--- PAGE ---
_ _ _ _

My standard welcome to the forum message.

Please read the cliff notes and other items in the wiki. The wiki is in the blue bar at the top of the page.

Read How to Secure Your Network (Don't Get Hacked!) | IP Cam Talk in the wiki also.

Quick start
1) Use Dahua starlight cameras or Hikvision darkfighter cameras or ICPT Night eye cameras (https://store.ipcamtalk.com/) if you need good low light cameras.
2) use a VPN to access home network (openVPN)
3) Do not use wifi cameras.
4) Do not use cloud storage
5) Do Not use uPNP, P2P, QR, do not open ports,
6) More megapixel is not necessarily better.
7) Avoid chinese hacked cameras (most ebay, amazon, aliexpress cameras(not all, but most))
8) Do not use reolink, ring, nest cameras (they are junk)
9) If possible use a turret camera , bullet collect spiders, dome collect dirt and reflect light (IR)

_ _ _ _

--- CHALLENGES ---
**a.** Reproduce verbatim the portion of the camera forum welcome message starting at "Quick start" and ending at "all, but most))".
**b.** Write the next part of the camera forum welcome message, picking up after its final line.

--- DATA SHOWN ---
_ _ _ _

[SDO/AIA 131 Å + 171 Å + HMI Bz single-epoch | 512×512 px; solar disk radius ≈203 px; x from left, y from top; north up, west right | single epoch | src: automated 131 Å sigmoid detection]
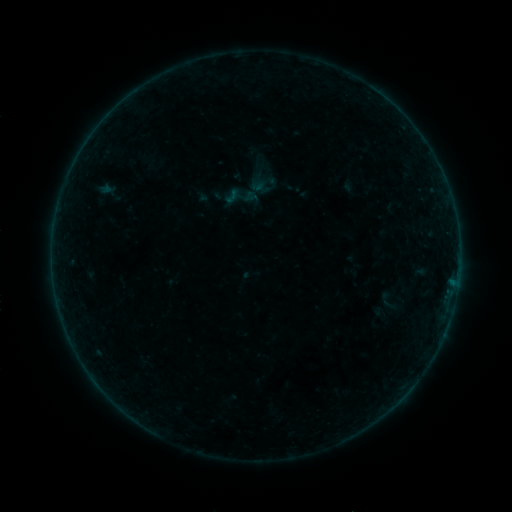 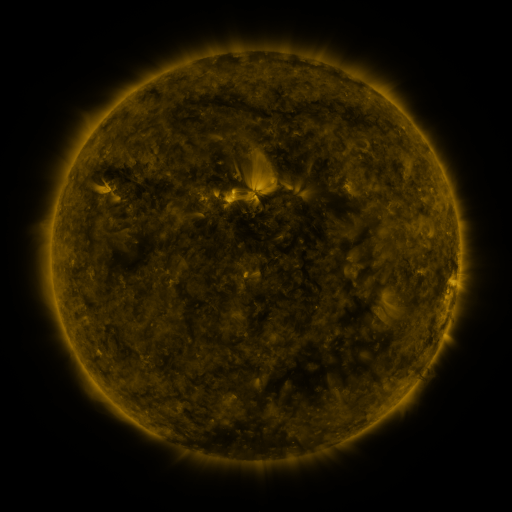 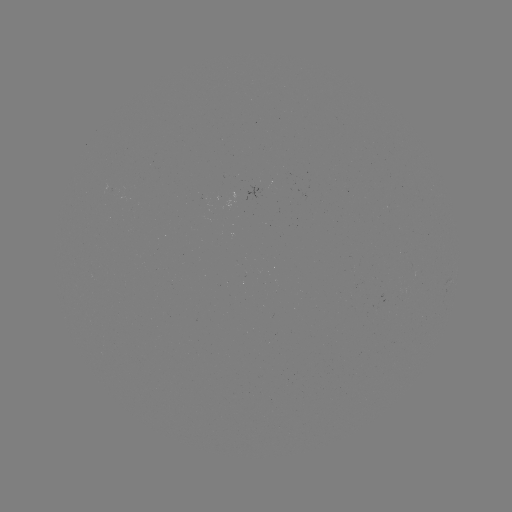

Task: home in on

_ _ _ _

--- ANSWERS GIVEN ---
**a.**
Quick start
1) Use Dahua starlight cameras or Hikvision darkfighter cameras or ICPT Night eye cameras (https://store.ipcamtalk.com/) if you need good low light cameras.
2) use a VPN to access home network (openVPN)
3) Do not use wifi cameras.
4) Do not use cloud storage
5) Do Not use uPNP, P2P, QR, do not open ports,
6) More megapixel is not necessarily better.
7) Avoid chinese hacked cameras (most ebay, amazon, aliexpress cameras(not all, but most))

**b.**
10) Use only solid copper, AWG 23 or 24 ethernet wire. , no CCA (Copper Clad Aluminum)
11) use a test mount to verify the camera mount location. My test rig: rev.2
12) (Looney2ns)If you want to be able to ID faces, don't mount cams higher than 8ft. You want to know who did it, not just what happened.
13) Use a router that has openVPN built in (Most ASUS, Some NetGear....)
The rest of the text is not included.